March 30, 2001
Volume XXXIV, No. 13


Of Note


First two sessions of Mini-Medical School focus on transplants, implants, gadgets, gizmos

Portrait of Dr. Halff DR. HALFF

Today, more than 75,000 individuals in the United States are waiting for an organ transplant. Each day, these 75,000 hope a telephone call will bring news that a transplant organ has been located for them. Until then they wait, wondering if they will beat the clock. (Statistic from the United Network for Organ Sharing.)

For more than 30 years, the Health Science Center, in conjunction with the University Health System, has provided patients the gift of life through organ transplantation. From its first kidney transplant in 1968, the organ transplantation program has grown to become a community, state and national leader in transplant surgery.

Dr. Glenn A. Halff, director of the organ transplantation programs and an associate professor and division head at the UTHSC, began the university's liver transplant program in 1992 and has since performed more than 300 liver transplants. Dr. Halff will discuss new developments in organ transplantation during the first session of this year's Mini-Medical School on Tuesday, April 3, at the Health Science Center.

The Mini-Medical School is sponsored by the UTHSC as a yearly gift to the community. The fourth annual event is scheduled from 7 to 9 p.m. April 3, 10, 17 and 24 in lecture hall 3.102. The Mini-Medical School is free and open to the public. The program is supported in part by an educational grant from Pfizer.

The April 3 program, "Reinventing the Human Body: Transplants and Gadgets," will begin with a welcome and overview from Dr. Francisco G. Cigarroa, UTHSC president. Dr. Cigarroa is probably the only university president in the country who performs transplant surgery in addition to performing his duties as president. Last year, Drs. Cigarroa and Halff headed a team of anesthesiologists, perfusionists, nurses and other professionals who performed the first split-liver technique in which a donor liver was shared between an adult and a pediatric recipient.

Dr. Halff said anyone with an interest in organ transplantation is invited to attend the Mini-Medical School. "It should be an interesting program especially for students considering a career in medicine, since it is an example of the unlimited possibilities that exist in this field," he said.

During his presentation, Dr. Halff will discuss several new developments in this area of medicine. "For kidney transplants, laparoscopic or non-invasive removal for donors is a wonderful new procedure. For liver transplants, the ability to split livers so that more than one individual benefits is allowing us to save more lives. Also, scientific advances are allowing us to remove a portion of a liver from a living related adult for transplant."

Organ transplantation is usually successful, but most "people do not understand that only half of the families consent to organ donation. Many people die needlessly because an organ is not available in time," Dr. Halff said.

The April 3 program also will include a fascinating presentation by Dr. Peter T. Fox, professor and director of the Research Imaging Center at the Health Science Center. At the Research Imaging Center. Dr. Fox and his colleagues use positron-emission tomography, magnetic resonance spectroscopy, transcranial magnetic stimulation and other techniques to explore human brain function.

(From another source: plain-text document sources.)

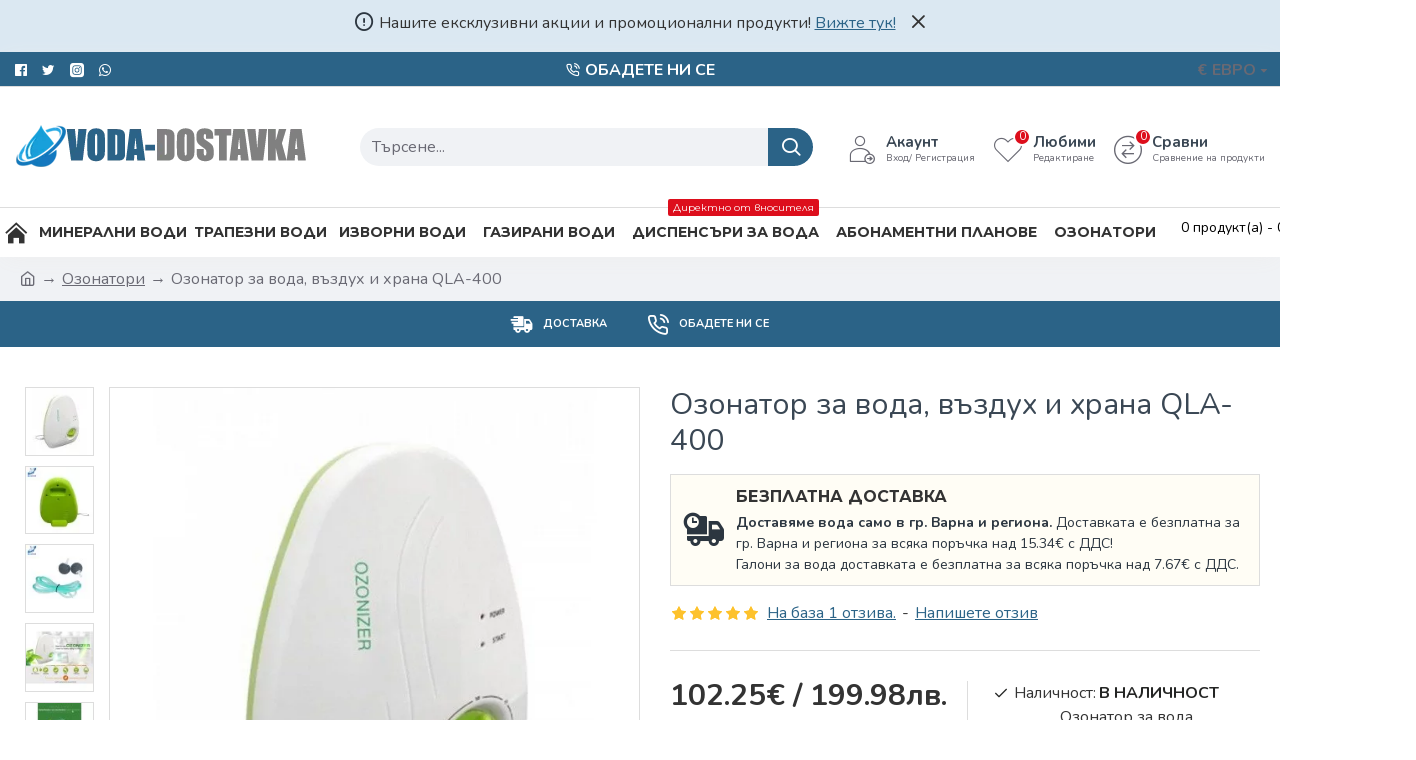

--- FILE ---
content_type: text/html; charset=utf-8
request_url: https://voda-dostavka.eu/index.php?route=product/product/review&product_id=564
body_size: 133
content:
<table class="table table-striped table-bordered"><tr><td style="width: 50%;"><strong>Младенова</strong></td><td class="text-right">27/10/2021</td></tr><tr><td colspan="2"><p>Този озонатор е чудо ако знаете какви работи излизат от месото когато го озонирам</p><div class="rating"><div class="rating-stars">
<span class="fa fa-stack"><i class="fa fa-star fa-stack-2x"></i><i class="fa fa-star-o fa-stack-2x"></i></span>
<span class="fa fa-stack"><i class="fa fa-star fa-stack-2x"></i><i class="fa fa-star-o fa-stack-2x"></i></span>
<span class="fa fa-stack"><i class="fa fa-star fa-stack-2x"></i><i class="fa fa-star-o fa-stack-2x"></i></span>
<span class="fa fa-stack"><i class="fa fa-star fa-stack-2x"></i><i class="fa fa-star-o fa-stack-2x"></i></span>
<span class="fa fa-stack"><i class="fa fa-star fa-stack-2x"></i><i class="fa fa-star-o fa-stack-2x"></i></span><hr><div class="answer_admin"><p><strong>voda-dostavka</strong> - Доставка на  вода на ниски цени с голям избор за гр.Варна и региона</p><p>Благодарим ви за добрия отзив!</p></div></td></div></div></td></tr></table><div class="pagination-results"><div class="text-left"></div></div>

--- FILE ---
content_type: application/javascript
request_url: https://api.tumblr.com/v2/share/stats?url=https%3A%2F%2Fvoda-dostavka.eu%2Fbg%2Fozonator-za-voda-vazduh-i-hrana-qla-400&callback=uSocialShare.uShare.CallbackRegistry.cb031548
body_size: 64
content:
uSocialShare.uShare.CallbackRegistry.cb031548({"meta":{"status":200,"msg":"OK"},"response":{"url":"https://voda-dostavka.eu/bg/ozonator-za-voda-vazduh-i-hrana-qla-400","note_count":0}});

On April 10, "Reinventing the Human Body: Implants and Gizmos" will include a welcome by Dr. Steven A. Wartman, executive vice president for academic and health affairs and dean of the Medical School. Dr. Jay D. Mabrey, associate professor of orthopaedic surgery, will discuss advances in orthopaedic implants. Dr. Marc David Feldman, associate professor of cardiology, will speak about "Stents: The Littlest Gizmos." Dr. Joo L. Ong, associate professor of restorative dentistry, will do a presentation on the latest advances in dental implants.